Krisis Sebagai Perampokan Elite
Naomi Klein menyebut strategi ini sebagai shock doctrine. Saat rakyat sibuk menghadapi krisis—pandemi, bencana, inflasi—elite justru mendorong kebijakan besar yang merugikan rakyat. Di Indonesia, pola ini sudah berulang kali terjadi:
UU Cipta Kerja disahkan di tengah pandemi mengabaikan kritik publik.
Revisi regulasi sosial dan digital dikawal dengan ketakutan atas hoaks dan moralitas.
Krisis bukan dikelola untuk rakyat, tapi digunakan untuk mengendalikan rakyat. Dan rakyat sering kali tidak sadar, karena semuanya dibungkus dalam bahasa nasionalisme dan pembangunan.
Ibu Kota Baru: Tiga Masalah dalam Satu Proyek
IKN (Ibu Kota Negara) di Kalimantan adalah contoh sempurna dari praktik necropolitics, populisme simbolik, dan shock doctrine.
Proyek Ibu Kota Negara didorong dengan narasi “Jakarta darurat”.
Pertama, proyek ini mengorbankan masyarakat adat, lingkungan hidup, dan ruang hidup komunitas lokal. Kedua, narasinya dibungkus seolah demi rakyat. Ketiga, proyek ini dikebut saat rakyat masih bergulat dengan dampak ekonomi pascapandemi.
Siapa yang diuntungkan? Tentu para pemilik modal dan elite kekuasaan.
Siapa yang dikorbankan? Rakyat yang suaranya tidak cukup nyaring untuk didengar.
Demokrasi Zombie
Indonesia tidak sedang dipimpin oleh seorang diktator. Tapi kekuasaan hari ini telah berkembang menjadi bentuk yang lebih halus namun lebih dalam pengaruhnya dan sama menakutkan. Demokrasi dengan seribu nyawa namun menjijikkan.

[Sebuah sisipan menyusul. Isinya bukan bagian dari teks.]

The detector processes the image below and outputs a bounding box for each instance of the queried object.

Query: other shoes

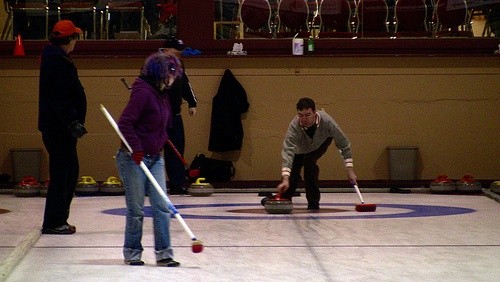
[42,222,76,234]
[157,257,180,267]
[306,202,320,213]
[123,259,144,265]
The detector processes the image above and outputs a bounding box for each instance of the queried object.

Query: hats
[163,36,187,50]
[51,20,82,38]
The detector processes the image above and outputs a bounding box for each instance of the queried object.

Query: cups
[292,38,304,55]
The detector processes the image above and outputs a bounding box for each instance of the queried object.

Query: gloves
[71,122,88,138]
[131,151,144,166]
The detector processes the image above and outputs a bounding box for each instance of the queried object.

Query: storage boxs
[213,21,244,40]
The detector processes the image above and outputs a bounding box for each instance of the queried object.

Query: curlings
[264,194,293,214]
[430,174,456,194]
[39,177,52,196]
[457,174,483,194]
[74,176,101,195]
[100,176,125,194]
[14,175,39,195]
[187,178,215,196]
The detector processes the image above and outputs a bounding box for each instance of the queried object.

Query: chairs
[10,1,49,39]
[58,0,96,41]
[105,2,146,40]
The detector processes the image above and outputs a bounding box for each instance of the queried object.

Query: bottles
[307,36,315,53]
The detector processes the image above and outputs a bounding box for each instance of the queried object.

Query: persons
[278,97,358,211]
[157,37,200,195]
[37,20,88,234]
[115,52,183,267]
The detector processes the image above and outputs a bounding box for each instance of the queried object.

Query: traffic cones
[12,34,25,57]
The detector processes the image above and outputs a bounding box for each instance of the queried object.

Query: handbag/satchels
[185,153,236,184]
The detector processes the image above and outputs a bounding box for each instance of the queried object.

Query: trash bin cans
[9,147,41,183]
[386,146,418,180]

Kita punya demokrasi prosedural, tapi rakyat hanya jadi objek kebijakan, bukan subjek politik. Kita punya kebebasan pers, tapi jurnalis diintimidasi. Kita punya parlemen, tapi isinya lebih sibuk mengamankan proyek ketimbang memperjuangkan rakyat.
Seperti yang ditulis Mbembe:
“Negara postkolonial kerap mewarisi kebiasaan kolonial—mengatur, bukan melayani; mengontrol, bukan mendengarkan.”
Penjajahan beralih ke bangsa sendiri.
Rakyat akhirnya frustasi dan menyerukan #kaburajadulu
#Indonesiagelap.
Firman Tendry Masengi, SH.
Advokat/Aktivis ProDem – 98/Penulis.